Étienne aprendió con Jean-Pierre el oficio de juez de primera instancia. En el fondo estaban de acuerdo. Pensaban que las entidades de crédito se exceden, y se alegraban cuando se les presentaba la ocasión de acorralarlas. Pero hacían apaños. Trataban de arreglar los asuntos caso por caso, sin teoría jurídica, sin preocuparse de sentar jurisprudencia. Después Étienne supo que otro juez de primera instancia, Philippe Florès, había convertido su tribunal de Niort en la avanzadilla de la protección del consumidor. Étienne es consciente de su propia valía, no pretende ser modesto y por este motivo, dice, nunca teme preguntar cuando no sabe ni copiar a los que saben más que él. Por tanto, se puso en contacto con Florès y se adhirió a su escuela, menos empírica que la de Jean-Pierre.
Florès había salido de la Escuela Nacional de la Magistratura al mismo tiempo que Étienne, pero había ejercido enseguida como juez de primera instancia en un momento en que se estaban creando las comisiones de sobreendeudamiento. A él también le habían impresionado, a pesar o a causa de que procede de una familia pobre. Aquello iba contra todo lo que durante largos estudios le habían enseñado sobre el respeto de los contratos y el derecho que no está pensado para los idiotas. No tardó en cambiar de opinión sobre este punto: el derecho también sirve a los idiotas, a los ignorantes, a todas las personas que, en efecto, han firmado un contrato, pero a las que en definitiva han estafado.
Sin embargo, existe una ley encaminada a limitar estas estafas: la ley Scrivener, aprobada en 1978 bajo el mandato de Giscard, pero de inspiración más socialdemócrata que liberal, en el sentido de que limita la libertad a priori sacrosanta de los contratos.

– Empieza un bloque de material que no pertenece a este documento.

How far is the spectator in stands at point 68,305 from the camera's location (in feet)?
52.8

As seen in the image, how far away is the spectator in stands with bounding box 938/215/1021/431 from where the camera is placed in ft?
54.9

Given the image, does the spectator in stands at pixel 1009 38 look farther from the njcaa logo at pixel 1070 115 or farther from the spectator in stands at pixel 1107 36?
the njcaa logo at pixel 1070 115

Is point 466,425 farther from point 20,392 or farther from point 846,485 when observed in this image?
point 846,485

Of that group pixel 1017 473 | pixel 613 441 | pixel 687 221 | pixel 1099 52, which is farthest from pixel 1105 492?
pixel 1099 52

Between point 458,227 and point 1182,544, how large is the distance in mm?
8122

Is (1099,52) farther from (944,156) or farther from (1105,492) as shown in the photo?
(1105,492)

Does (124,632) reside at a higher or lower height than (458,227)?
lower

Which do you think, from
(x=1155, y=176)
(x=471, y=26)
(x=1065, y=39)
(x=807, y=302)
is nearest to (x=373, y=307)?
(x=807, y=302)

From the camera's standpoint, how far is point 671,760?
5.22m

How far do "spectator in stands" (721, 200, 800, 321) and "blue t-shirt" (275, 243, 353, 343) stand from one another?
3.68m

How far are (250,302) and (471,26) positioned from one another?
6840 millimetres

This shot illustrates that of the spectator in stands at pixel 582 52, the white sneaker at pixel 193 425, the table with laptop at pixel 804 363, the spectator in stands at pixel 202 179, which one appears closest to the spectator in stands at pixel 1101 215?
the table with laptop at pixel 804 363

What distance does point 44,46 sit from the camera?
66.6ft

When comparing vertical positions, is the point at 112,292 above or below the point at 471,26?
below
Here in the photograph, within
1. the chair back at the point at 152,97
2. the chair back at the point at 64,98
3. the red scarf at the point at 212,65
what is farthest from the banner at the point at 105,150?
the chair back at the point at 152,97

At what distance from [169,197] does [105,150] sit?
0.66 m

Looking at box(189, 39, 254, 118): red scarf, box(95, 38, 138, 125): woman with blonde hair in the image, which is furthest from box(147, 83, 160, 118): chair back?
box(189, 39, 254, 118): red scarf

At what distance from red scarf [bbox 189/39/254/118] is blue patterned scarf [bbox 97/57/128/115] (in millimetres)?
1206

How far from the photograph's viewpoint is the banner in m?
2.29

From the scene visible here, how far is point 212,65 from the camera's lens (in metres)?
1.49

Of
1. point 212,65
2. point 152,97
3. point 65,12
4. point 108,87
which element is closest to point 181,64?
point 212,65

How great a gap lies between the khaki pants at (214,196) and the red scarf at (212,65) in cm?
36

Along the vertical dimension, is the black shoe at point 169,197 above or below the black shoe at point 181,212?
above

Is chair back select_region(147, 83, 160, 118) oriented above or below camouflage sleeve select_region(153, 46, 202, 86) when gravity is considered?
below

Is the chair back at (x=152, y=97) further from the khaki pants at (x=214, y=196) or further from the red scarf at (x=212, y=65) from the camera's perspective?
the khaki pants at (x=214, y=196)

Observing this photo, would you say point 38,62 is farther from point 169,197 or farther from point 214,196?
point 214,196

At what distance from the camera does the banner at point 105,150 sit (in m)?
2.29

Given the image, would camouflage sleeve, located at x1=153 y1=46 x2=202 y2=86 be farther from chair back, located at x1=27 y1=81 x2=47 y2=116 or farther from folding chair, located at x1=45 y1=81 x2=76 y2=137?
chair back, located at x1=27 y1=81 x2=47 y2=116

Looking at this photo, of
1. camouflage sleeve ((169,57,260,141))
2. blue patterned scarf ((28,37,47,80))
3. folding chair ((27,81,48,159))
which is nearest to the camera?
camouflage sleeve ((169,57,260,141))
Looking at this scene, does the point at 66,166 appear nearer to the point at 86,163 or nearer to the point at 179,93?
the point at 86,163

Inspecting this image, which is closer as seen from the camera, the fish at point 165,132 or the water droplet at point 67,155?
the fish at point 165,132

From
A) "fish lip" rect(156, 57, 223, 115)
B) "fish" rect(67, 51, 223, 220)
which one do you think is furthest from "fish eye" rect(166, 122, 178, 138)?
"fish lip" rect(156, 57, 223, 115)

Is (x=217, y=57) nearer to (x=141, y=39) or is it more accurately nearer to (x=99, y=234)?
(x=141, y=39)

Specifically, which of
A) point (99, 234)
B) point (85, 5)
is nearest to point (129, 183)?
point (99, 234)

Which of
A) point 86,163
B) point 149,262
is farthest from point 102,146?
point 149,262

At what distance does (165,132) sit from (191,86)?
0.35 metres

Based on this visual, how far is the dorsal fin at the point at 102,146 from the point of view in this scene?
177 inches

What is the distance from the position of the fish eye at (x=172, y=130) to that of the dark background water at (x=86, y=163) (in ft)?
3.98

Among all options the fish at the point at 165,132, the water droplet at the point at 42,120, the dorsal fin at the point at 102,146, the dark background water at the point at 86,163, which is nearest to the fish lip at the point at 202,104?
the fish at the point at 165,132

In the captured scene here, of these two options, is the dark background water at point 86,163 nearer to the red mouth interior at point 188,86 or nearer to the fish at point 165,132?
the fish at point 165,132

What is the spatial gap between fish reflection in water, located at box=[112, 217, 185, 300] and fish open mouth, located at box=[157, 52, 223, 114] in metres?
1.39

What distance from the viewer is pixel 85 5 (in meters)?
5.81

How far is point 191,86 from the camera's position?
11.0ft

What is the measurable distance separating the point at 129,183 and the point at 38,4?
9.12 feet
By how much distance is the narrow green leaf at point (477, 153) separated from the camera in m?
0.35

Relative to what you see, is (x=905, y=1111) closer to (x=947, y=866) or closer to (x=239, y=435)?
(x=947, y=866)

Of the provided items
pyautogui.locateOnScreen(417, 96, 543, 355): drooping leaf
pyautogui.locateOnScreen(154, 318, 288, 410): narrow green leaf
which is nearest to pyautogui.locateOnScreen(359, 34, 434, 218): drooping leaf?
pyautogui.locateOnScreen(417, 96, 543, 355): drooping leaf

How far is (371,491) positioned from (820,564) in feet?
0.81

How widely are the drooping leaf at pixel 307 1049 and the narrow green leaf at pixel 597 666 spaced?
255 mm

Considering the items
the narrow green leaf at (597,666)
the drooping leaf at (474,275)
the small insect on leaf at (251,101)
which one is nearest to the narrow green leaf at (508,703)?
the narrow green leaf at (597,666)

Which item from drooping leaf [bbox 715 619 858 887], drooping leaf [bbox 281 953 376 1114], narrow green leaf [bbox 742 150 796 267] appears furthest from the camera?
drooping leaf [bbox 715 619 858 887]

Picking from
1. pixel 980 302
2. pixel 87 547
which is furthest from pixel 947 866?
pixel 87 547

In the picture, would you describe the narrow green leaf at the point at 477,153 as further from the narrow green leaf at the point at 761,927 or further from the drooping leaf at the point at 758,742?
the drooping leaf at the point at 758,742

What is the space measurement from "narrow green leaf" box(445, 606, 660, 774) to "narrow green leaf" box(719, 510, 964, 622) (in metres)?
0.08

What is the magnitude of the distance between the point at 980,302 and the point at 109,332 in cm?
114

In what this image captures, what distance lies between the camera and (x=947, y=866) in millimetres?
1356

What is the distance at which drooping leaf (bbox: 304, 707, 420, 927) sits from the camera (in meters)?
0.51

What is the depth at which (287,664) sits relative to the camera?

En pura lógica liberal, las personas son libres, iguales y lo bastante adultas para entenderse sin que el Estado se inmiscuya. En pura lógica liberal, un propietario tiene el perfecto derecho de proponer a su arrendatario un alquiler a cuyo vencimiento puede echarle o duplicar a su antojo la suma acordada, exigirle que apague la luz a las siete de la tarde o que use un camisón en lugar de un pijama: todo va bien desde el momento en que el inquilino tiene el derecho simétrico de no aceptar ese alquiler. La ley, no obstante, tiene en cuenta la realidad y el hecho de que en la realidad las partes no son tan libres e iguales como en la teoría liberal. Uno posee, el otro pide, uno puede elegir, el otro menos, y por eso los alquileres están regulados, así como el crédito.